Foul-mouthed drinkers at a traditional pub have cut the bad language after being told to cough up money for a charity swear box.

Sick of his customers turning the air blue, Nick Hindle, licensee of The Fleece Inn in Main Street, Haworth, introduced the swear box about a year ago to collect money for charity.

Each time a customer has used bad language, they are told to make a contribution with all proceeds going towards the Yorkshire Air Ambulance and Manorlands hospice in Oxenhope.

Mr Hindle said about £1,000 had been raised in a year – and the scheme had become so successful, other pubs were planning to adopt it.

He said: “We started it up as a bit of a joke but found that it served two purposes – it has stopped the swearing for one but it also offers a friendly way to stop people being too boisterous.”

In the first three months, the pub’s bar staff collected £170 in donations.

Mr Hindle, who has run the pub for four years, added: “It has worked really well. We have had a lot of people come in who are licensees of pubs around the country who have said they are going to introduce it as well.

“People put in what they want, so we’ve got buttons, foreign currency and all sorts in there but the majority of people have put money in and, as a result, we have raised just short of £1,000 – and we have far less swearing.”

Punters enjoying a festive drink earlier this week were big supporters and enjoying the light-hearted gags it encouraged.

Retired Bradford College language lecturer Bob Carlisle, 61, of Haworth, said: “Yes, I’ve contributed. Less than £10, yesterday “Nick’s quick to catch people out if he hears foul language.
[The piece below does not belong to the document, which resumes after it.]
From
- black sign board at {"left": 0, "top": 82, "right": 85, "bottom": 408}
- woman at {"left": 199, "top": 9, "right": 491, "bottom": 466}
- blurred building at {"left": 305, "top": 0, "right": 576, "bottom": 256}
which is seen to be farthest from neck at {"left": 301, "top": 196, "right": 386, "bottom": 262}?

Seriously, it’s a great idea and it’s raised a lot for Manorlands – we’re on our second collection.”

Tony Sheridan, 70, of Haworth, said: “We insist on one pound for a swear word and £3 if you mention Manchester United.’’ And regular visitor to Haworth and The Fleece from Dublin is John Gaskin who denied ever having to cough-up cash. “No, I’d never have to do that – I’m a Catholic, you know – we don’t swear,” he jested.